I am a white mother. Even though I am a mother of a black child I still find myself privy to conversations that white people have with one another when they think there are no non whites listening. I see / hear a lot of deflated looks and comments of parents disappointed when they look into a classroom of black kids while on school tours. They say things like "I don't this school is up and coming enough yet." I hear a lot of fear of people putting their white children in a situation where they will be too much of a minority. It is as if they expose their kid to being a minority they think they will harm their child. It is as if they burst the white privilege bubble they think they will damage their child rather than build character.
It is stomach turning.
I hear you. I'm a white parent with a white child that attended a predominantly minority middle school, and was privy to these same conversations. It was an invaluable experience for my child - and like you, I heard over and over again the disheartening and stomach-churning comments.
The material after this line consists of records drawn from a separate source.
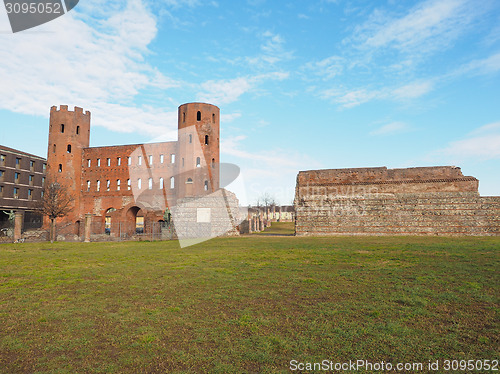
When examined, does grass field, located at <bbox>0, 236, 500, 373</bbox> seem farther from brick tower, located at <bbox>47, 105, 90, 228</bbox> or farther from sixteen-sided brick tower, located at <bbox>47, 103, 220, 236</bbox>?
brick tower, located at <bbox>47, 105, 90, 228</bbox>

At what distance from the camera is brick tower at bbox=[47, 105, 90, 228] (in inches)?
1625

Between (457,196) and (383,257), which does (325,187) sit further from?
(383,257)

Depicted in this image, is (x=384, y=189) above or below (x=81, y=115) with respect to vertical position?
below

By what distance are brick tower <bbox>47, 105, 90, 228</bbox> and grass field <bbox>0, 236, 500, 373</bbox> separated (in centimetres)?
3764

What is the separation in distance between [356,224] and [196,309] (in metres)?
23.9

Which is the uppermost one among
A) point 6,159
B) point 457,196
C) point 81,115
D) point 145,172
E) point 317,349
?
point 81,115

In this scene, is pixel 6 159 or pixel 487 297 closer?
pixel 487 297

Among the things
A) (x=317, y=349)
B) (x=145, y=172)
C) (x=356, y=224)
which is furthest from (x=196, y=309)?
(x=145, y=172)

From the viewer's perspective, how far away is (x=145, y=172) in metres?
41.8

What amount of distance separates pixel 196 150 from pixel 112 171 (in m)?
14.2

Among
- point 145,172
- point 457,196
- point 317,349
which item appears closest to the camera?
point 317,349

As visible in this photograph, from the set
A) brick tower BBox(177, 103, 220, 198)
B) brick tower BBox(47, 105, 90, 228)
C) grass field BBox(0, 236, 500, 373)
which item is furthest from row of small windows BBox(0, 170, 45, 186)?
grass field BBox(0, 236, 500, 373)

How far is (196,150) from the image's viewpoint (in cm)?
3578

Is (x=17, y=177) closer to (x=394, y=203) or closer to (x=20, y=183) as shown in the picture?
(x=20, y=183)
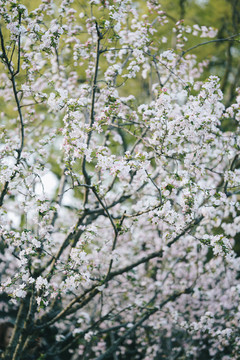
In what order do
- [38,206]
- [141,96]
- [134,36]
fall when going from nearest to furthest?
[38,206] < [134,36] < [141,96]

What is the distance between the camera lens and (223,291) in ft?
24.7

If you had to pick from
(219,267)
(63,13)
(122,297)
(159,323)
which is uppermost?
(63,13)

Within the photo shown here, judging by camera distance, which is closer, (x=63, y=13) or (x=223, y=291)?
(x=63, y=13)

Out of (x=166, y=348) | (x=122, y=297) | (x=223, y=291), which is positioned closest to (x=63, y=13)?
(x=122, y=297)

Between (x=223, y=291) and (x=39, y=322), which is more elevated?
(x=223, y=291)

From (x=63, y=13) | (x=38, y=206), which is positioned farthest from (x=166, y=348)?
(x=63, y=13)

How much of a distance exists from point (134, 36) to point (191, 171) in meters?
2.93

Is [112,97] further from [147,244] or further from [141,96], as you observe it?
[141,96]

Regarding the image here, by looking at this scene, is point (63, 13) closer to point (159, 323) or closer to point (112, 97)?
point (112, 97)

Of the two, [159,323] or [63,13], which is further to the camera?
[159,323]

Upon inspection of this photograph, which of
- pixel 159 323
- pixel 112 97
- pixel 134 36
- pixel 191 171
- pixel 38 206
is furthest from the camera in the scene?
pixel 159 323

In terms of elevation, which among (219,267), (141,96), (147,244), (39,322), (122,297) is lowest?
(39,322)

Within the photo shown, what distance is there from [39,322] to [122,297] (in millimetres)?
3000

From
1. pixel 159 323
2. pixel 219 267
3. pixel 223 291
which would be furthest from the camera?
pixel 223 291
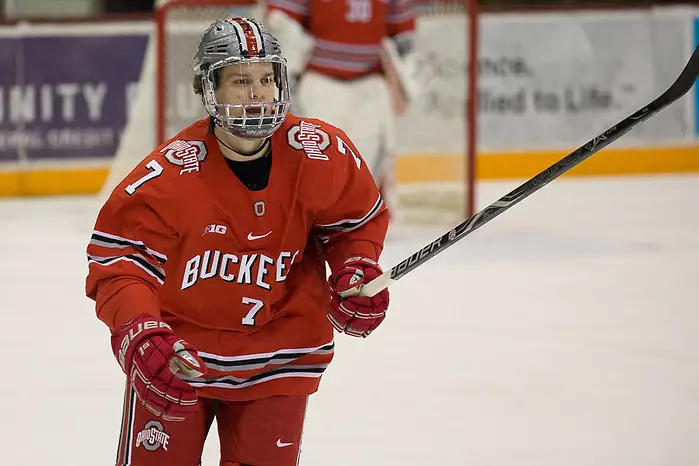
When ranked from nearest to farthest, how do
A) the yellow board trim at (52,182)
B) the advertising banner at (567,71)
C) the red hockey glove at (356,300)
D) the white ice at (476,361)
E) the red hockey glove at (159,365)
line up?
the red hockey glove at (159,365), the red hockey glove at (356,300), the white ice at (476,361), the yellow board trim at (52,182), the advertising banner at (567,71)

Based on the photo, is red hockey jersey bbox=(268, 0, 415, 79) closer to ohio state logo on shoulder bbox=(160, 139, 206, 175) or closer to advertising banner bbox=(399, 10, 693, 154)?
advertising banner bbox=(399, 10, 693, 154)

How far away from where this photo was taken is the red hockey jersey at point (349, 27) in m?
5.87

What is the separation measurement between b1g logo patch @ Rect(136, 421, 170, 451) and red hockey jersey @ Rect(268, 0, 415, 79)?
397 centimetres

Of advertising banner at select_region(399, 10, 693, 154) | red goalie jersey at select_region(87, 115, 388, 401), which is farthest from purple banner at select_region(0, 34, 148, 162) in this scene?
red goalie jersey at select_region(87, 115, 388, 401)

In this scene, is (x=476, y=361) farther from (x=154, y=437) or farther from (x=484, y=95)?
(x=484, y=95)

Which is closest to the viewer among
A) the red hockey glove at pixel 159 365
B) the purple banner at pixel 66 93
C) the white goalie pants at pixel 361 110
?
the red hockey glove at pixel 159 365

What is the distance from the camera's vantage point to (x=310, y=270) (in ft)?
6.95

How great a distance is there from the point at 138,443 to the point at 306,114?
4059 mm

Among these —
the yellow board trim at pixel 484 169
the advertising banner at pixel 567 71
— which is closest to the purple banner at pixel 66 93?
the yellow board trim at pixel 484 169

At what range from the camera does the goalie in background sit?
5883 mm

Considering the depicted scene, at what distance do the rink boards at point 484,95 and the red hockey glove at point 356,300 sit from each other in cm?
443

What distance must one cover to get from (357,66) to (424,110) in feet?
2.24

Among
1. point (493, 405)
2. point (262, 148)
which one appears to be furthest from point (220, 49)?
point (493, 405)

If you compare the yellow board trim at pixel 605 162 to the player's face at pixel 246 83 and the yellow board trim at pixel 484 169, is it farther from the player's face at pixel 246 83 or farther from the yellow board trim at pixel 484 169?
the player's face at pixel 246 83
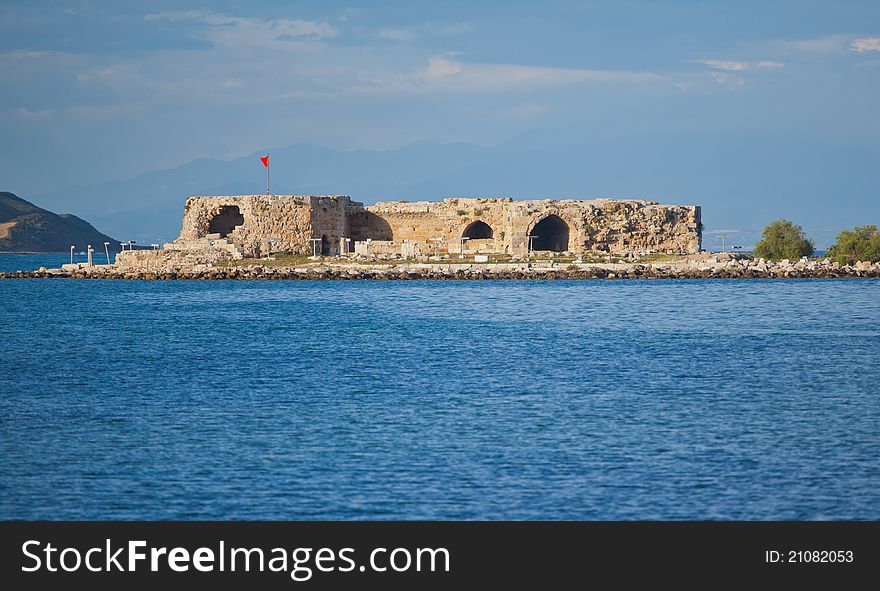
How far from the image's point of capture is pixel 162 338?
27.7 m

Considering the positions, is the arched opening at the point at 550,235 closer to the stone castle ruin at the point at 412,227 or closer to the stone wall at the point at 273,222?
the stone castle ruin at the point at 412,227

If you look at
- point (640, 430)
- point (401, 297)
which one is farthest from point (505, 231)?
point (640, 430)

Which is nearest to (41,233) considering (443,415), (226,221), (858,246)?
(226,221)

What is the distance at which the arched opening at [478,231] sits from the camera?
53.7 m

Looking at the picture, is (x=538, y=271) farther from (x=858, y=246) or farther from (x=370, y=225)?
(x=858, y=246)

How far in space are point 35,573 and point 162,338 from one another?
59.7 ft

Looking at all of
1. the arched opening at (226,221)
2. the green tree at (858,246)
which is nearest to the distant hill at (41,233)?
the arched opening at (226,221)

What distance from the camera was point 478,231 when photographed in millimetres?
54781

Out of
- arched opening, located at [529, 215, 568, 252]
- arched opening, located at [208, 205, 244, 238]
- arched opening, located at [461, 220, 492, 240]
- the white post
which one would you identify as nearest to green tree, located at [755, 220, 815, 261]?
arched opening, located at [529, 215, 568, 252]

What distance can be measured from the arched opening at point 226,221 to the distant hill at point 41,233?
252 ft

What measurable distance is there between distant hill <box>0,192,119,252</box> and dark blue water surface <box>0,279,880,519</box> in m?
98.0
OK folks. Yes there are plenty of people like that. However please don't make the mistake of thinking that all ( or even a majority of ) white parents make decisions or hold thoughts like that
Sorry, I actually believe the majority hold that view. If you were honest with yourself, you would actually agree.
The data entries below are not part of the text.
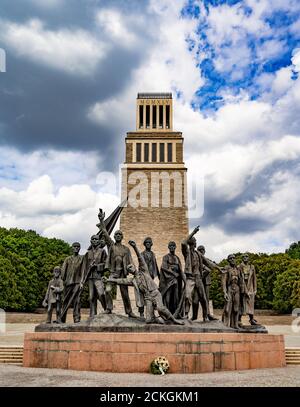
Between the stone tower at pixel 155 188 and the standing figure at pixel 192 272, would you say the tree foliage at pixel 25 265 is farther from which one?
the standing figure at pixel 192 272

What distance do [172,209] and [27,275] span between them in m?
16.1

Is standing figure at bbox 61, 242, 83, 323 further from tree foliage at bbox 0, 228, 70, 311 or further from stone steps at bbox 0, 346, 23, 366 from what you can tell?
tree foliage at bbox 0, 228, 70, 311

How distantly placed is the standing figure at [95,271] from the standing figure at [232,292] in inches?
137

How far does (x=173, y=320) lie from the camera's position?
10094 millimetres

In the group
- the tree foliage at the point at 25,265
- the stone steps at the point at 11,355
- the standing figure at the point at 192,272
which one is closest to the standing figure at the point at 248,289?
the standing figure at the point at 192,272

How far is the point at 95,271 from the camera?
36.2 feet

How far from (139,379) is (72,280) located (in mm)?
4174

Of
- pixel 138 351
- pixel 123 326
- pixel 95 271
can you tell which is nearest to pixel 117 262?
pixel 95 271

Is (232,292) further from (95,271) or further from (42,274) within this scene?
(42,274)

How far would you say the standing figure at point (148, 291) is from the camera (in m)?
10.0
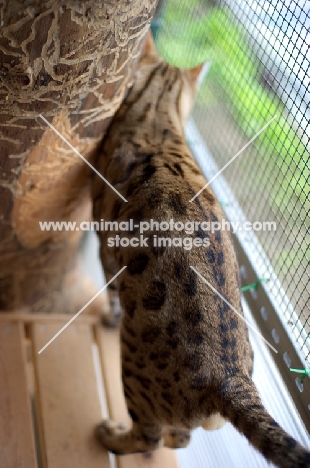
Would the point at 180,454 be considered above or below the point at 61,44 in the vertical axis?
below

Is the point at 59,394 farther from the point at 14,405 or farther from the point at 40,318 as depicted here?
the point at 40,318

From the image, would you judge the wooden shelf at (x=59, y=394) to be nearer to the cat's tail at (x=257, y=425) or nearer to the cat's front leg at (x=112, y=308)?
the cat's front leg at (x=112, y=308)

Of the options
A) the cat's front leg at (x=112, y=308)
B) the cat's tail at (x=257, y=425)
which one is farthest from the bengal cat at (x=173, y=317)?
the cat's front leg at (x=112, y=308)

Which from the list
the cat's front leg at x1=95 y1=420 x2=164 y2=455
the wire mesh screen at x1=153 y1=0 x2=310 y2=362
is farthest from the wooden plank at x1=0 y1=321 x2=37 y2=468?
the wire mesh screen at x1=153 y1=0 x2=310 y2=362

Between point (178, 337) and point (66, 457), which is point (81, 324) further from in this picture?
point (178, 337)

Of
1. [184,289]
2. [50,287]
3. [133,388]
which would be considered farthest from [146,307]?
[50,287]

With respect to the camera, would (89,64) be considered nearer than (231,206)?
Yes
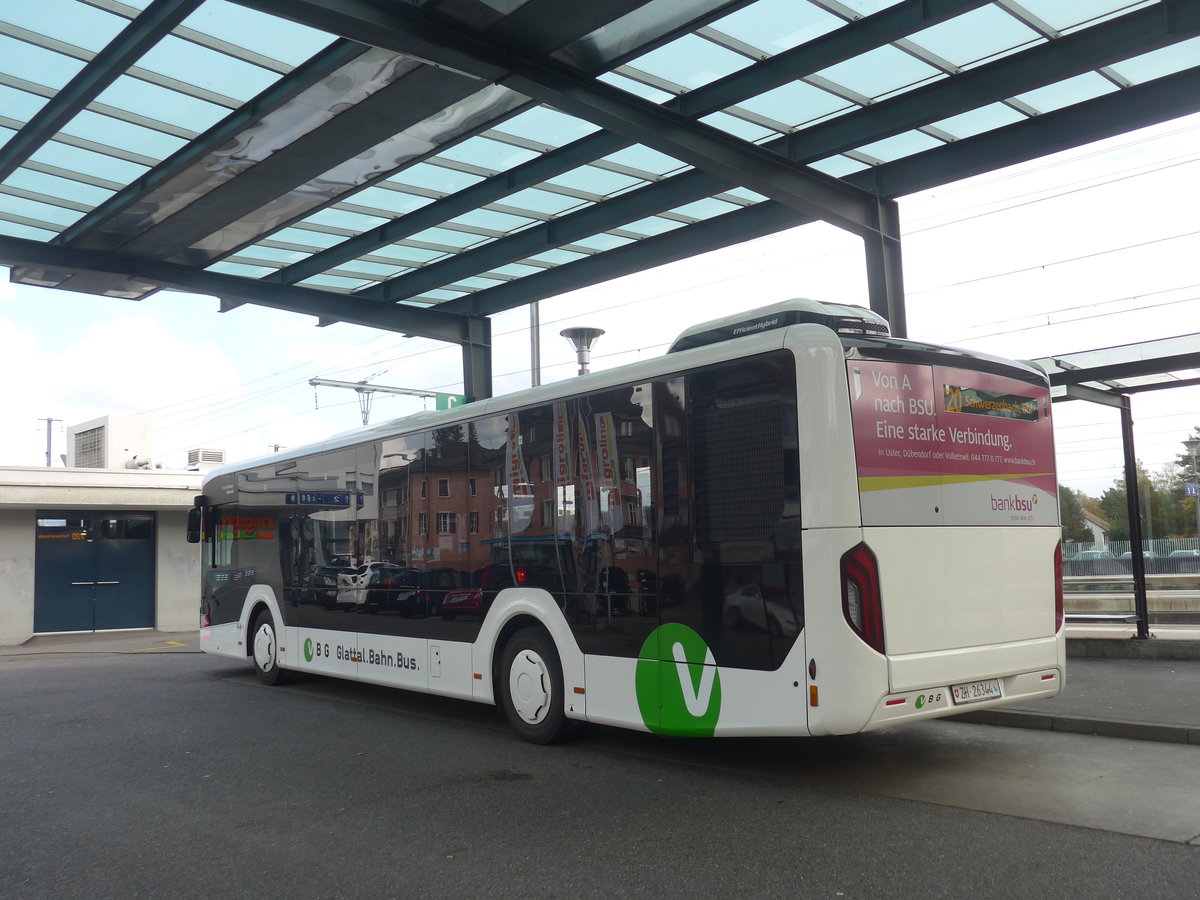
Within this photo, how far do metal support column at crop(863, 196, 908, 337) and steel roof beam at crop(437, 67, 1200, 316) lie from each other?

You think the majority of white parents looking at schools in Washington DC think " If my child is in a classroom full of black or brown children they will be harmed"? I just don't believe it. I have actually enrolled my child as the only white student in the class and my only concern was about educational quality provided by the school for all the children in the class. I don't think I am any better or more enlightened than the majority of my peers. I just don't believe it and its sad that you do think you are "better" than most.
This isn't how it goes. First, all the naive liberal white parents decide that to will be a good experience for both their child and their family. This is at the PS3, pk4 level. They are OK with everything at first, but then start to notice some things -- no play dates, no family events at the school, your child using interesting language that you have never used before around him. THEN, around age 5 or 6, the children all start to notice that not everyone is the same color. And then one day in first grade, your child comes home upset because another child told him that his mother says that all white people are nasty.
That is how the brave liberals take their children and run to the more diverse middle class charters or suburbs. We know. We are them.